From the line that holds "Mercedes CL 2020 3" down to the last line of the listing below, transcribe exactly and only those lines. Leave pictures out.

▼

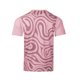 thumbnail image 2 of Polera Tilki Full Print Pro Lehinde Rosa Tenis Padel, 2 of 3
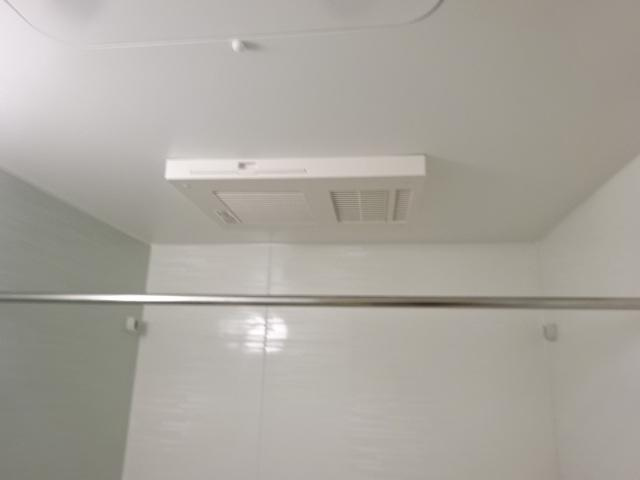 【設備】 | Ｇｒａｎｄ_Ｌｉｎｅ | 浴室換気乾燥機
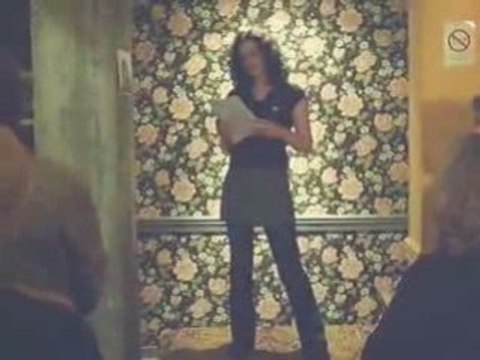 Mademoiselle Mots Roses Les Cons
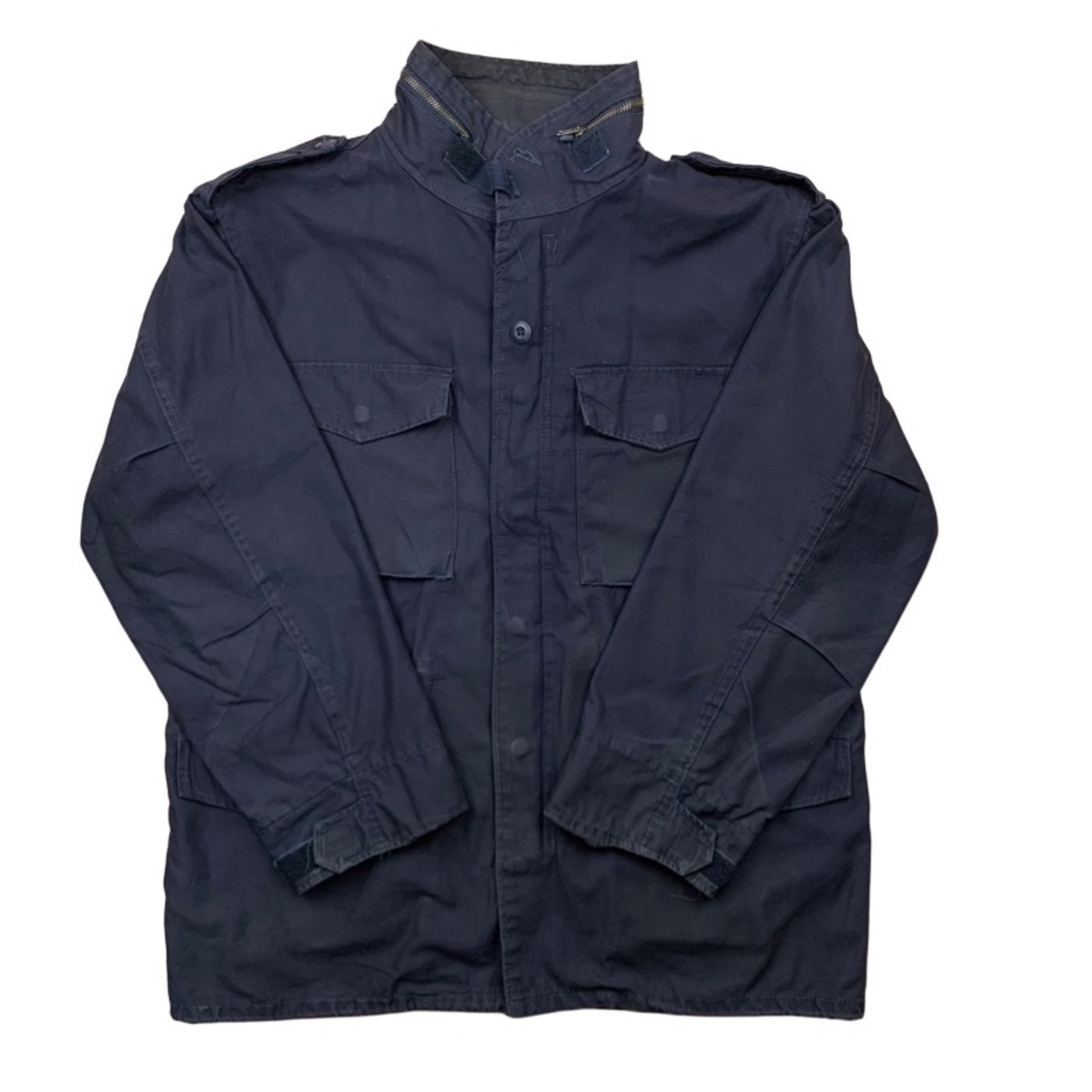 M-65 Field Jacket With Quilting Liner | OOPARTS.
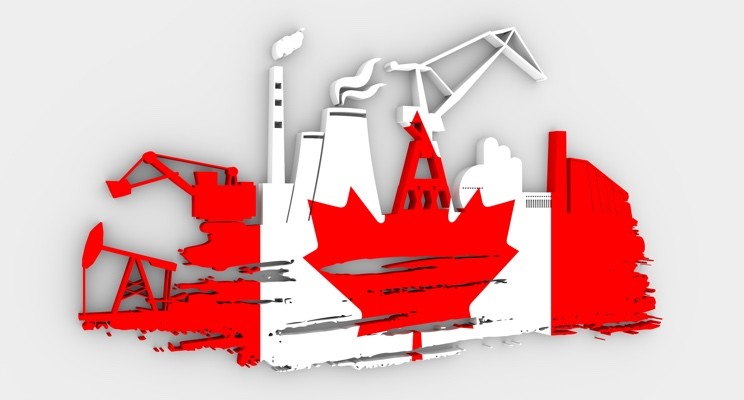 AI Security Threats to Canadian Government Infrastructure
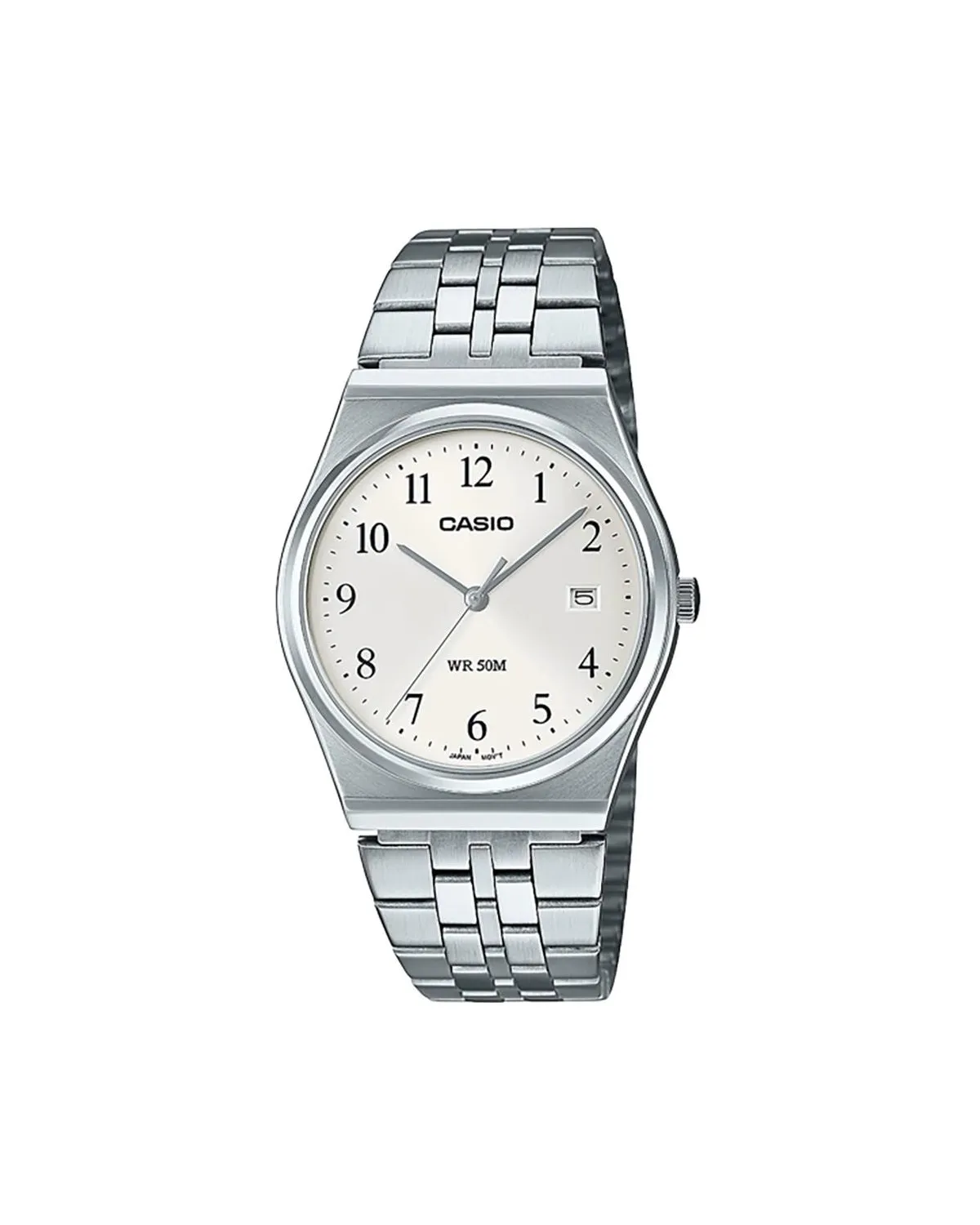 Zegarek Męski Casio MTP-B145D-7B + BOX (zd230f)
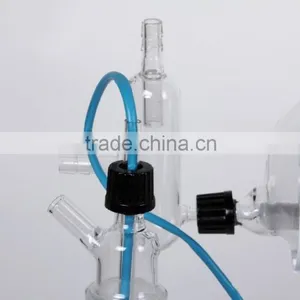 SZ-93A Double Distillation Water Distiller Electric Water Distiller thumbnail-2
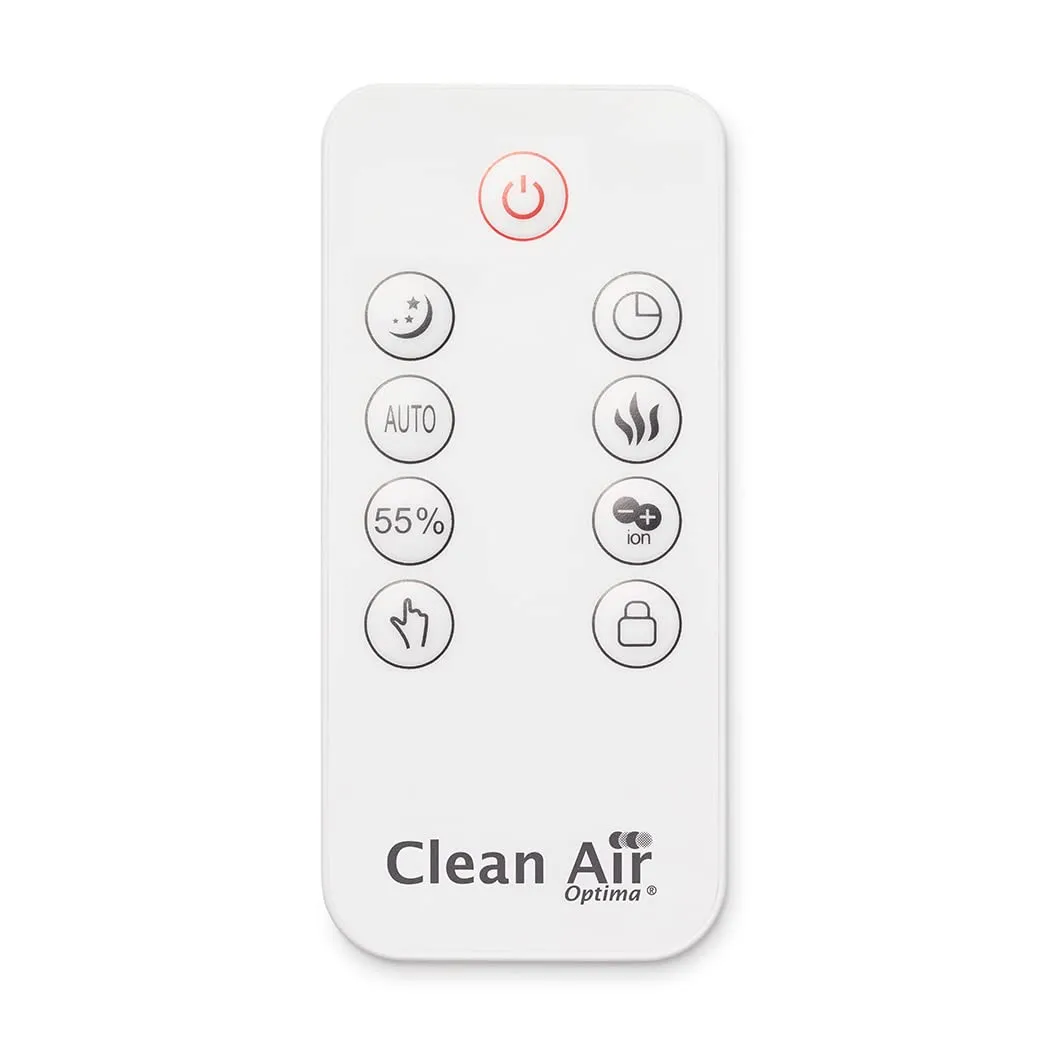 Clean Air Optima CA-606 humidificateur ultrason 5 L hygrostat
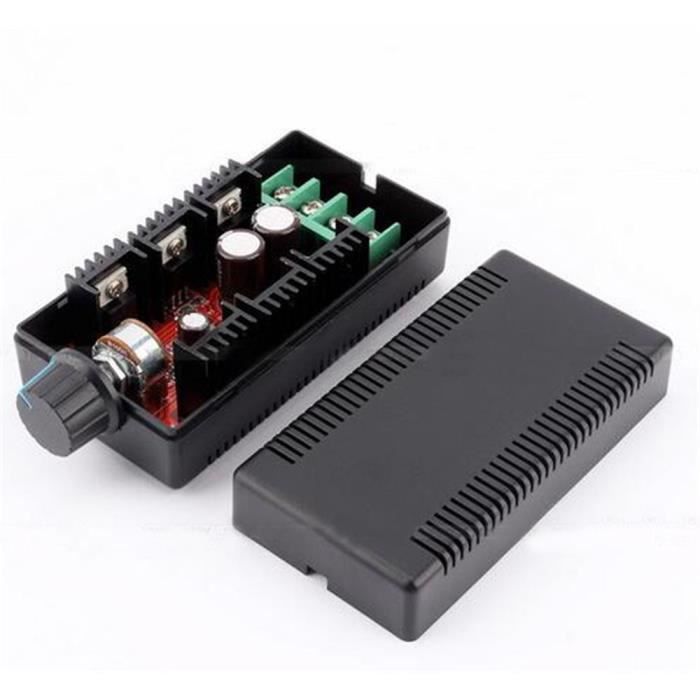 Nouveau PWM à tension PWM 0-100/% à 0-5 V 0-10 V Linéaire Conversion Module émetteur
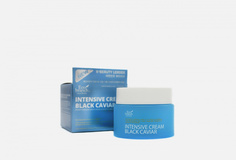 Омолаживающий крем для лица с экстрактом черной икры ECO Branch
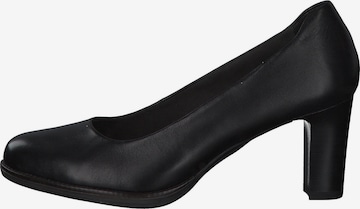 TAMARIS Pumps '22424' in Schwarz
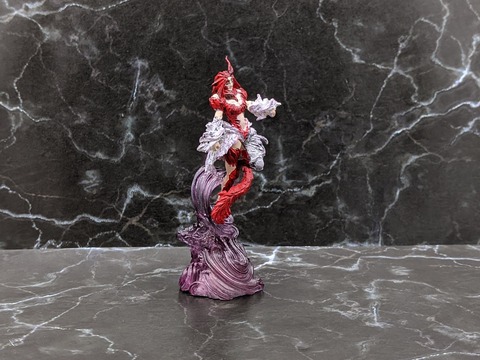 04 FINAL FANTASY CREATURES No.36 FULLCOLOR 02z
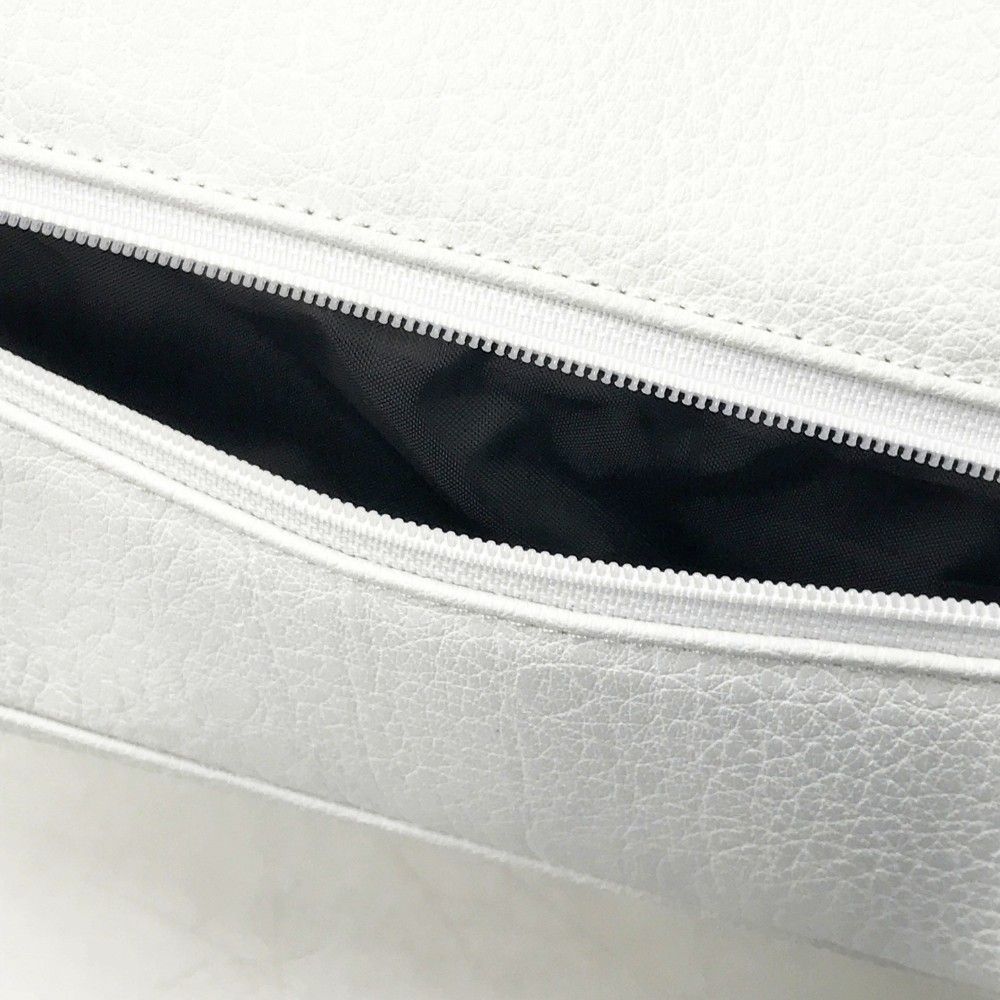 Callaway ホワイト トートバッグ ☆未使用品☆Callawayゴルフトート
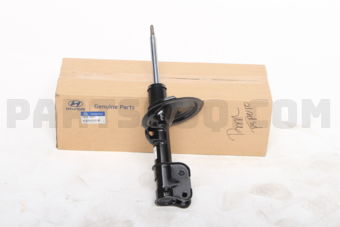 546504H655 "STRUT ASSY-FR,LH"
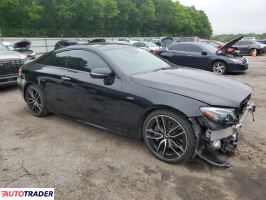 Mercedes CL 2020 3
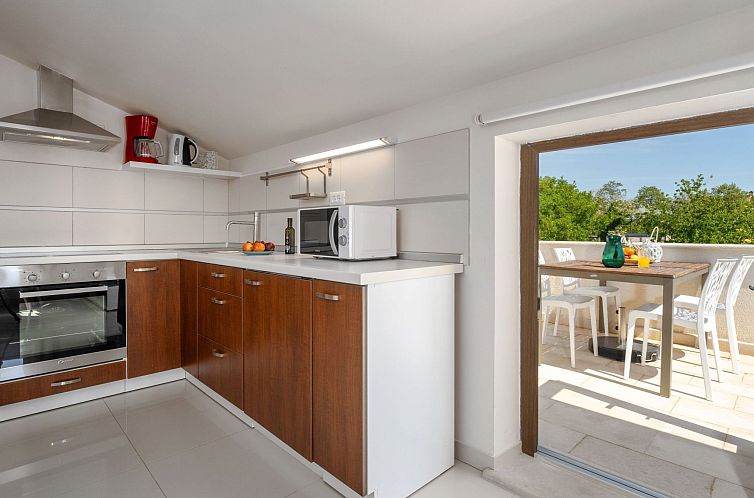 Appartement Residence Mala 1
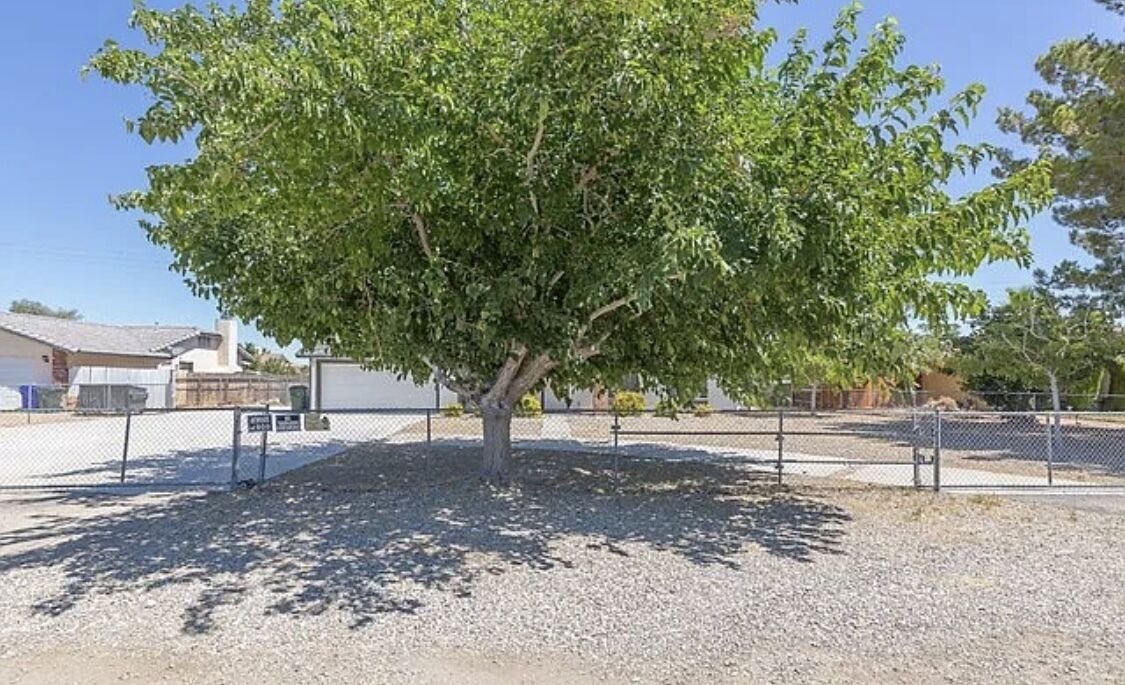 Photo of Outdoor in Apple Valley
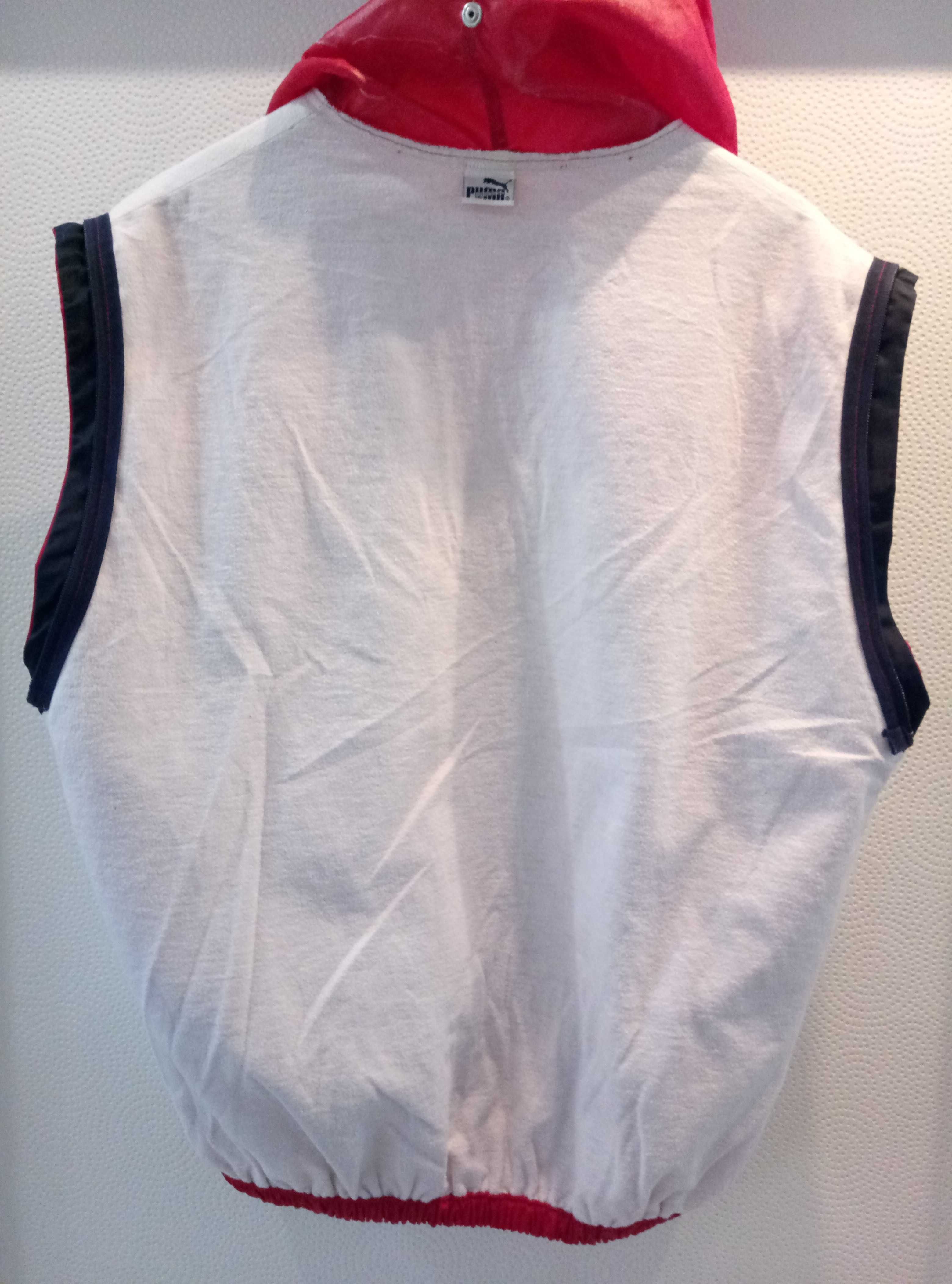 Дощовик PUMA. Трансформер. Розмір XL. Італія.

▲

Exercise result ->
 Mercedes CL 2020 3
 Appartement Residence Mala 1
 Photo of Outdoor in Apple Valley
 Дощовик PUMA. Трансформер. Розмір XL. Італія.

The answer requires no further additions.